Demonstration Activities for the clinical validati.. (HILYSENS II)
Demonstration Activities for the clinical validation of the prototype HILYSENS Lab-on-a-Chip
Date du début: 1 avr. 2014,
Date de fin: 31 mars 2016
HILYSENS II is based on the 2-year HILYSENS research and development project (started November 2010) funded by the ‘Research for the Benefit of SMEs’ program of the European Commission's Seventh Framework Programme (FP7).

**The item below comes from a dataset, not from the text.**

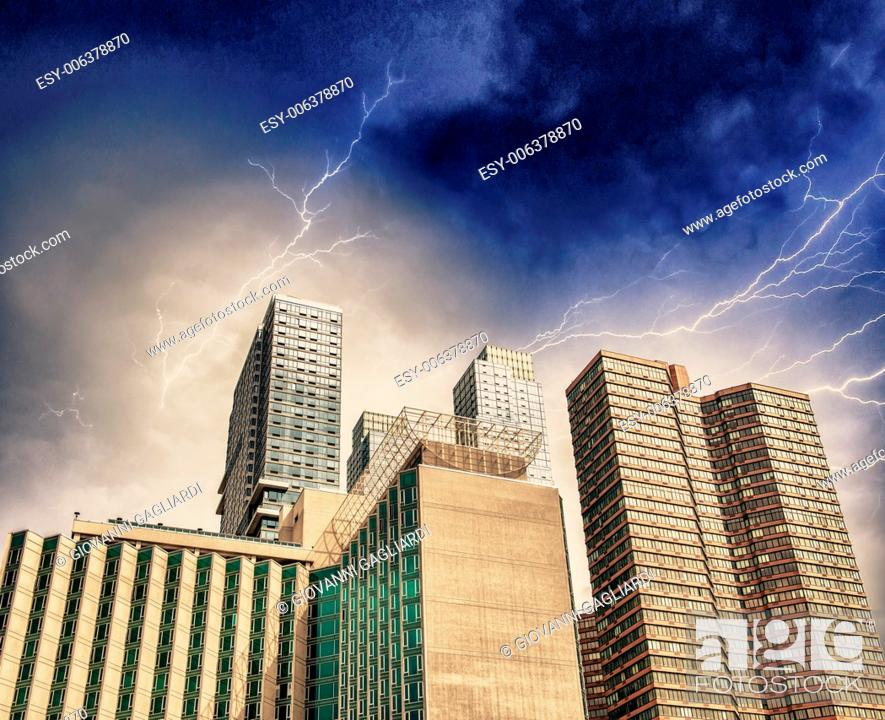 Stock Photo: Storm over New York Skyline. Manhattan skyscrapers with dramatic sky.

HILYSENS II proposes Demonstration Activities for the prototype HILYSENS Lab-on-a-Chip developed during the successful research and development project, which was designed as a specific and sensitive diagnostic system for acute, chronic and autoimmunity-associated Lyme disease. The developed prototype comprises a Bio-Chip, which enables specific and sensitive detection of the human serological responses to Borrelia species in patients with Lyme disease, and a portable Reader with user-friendly software, which together enable precise, accurate and reproducible testing of serum samples. Lyme disease is the most common tick-borne infection in Europe, with around 85,000 new cases per year. Current laboratory diagnostic methods for Borrelia species lack the necessary sensitivity and specificity to detect early cases, as well as late manifestations of the disease, such as chronic or autoimmune-related infections. As a consequence, many cases are undiagnosed or misdiagnosed. Late, delayed, or inadequate treatment can lead to serious problems, such as neuroborreliosis or arthritis, which can be disabling and difficult to treat. The HILYSENS II Demonstration Activity, which will involve SMEs from Portugal, Italy, and Spain, will include verification of the Bio-Chip and Reader components, followed by scaling-up of the production of the complete system. This will be followed by clinical validation at partner Borrelia testing centers in Germany and Sweden, and confirmatory testing in Portugal. By the end of the 24-month Demonstration Activity it is expected that the HILYSENS diagnostic system will be submitted for approval by regulatory authorities in Europe and the US and will enter these markets shortly thereafter.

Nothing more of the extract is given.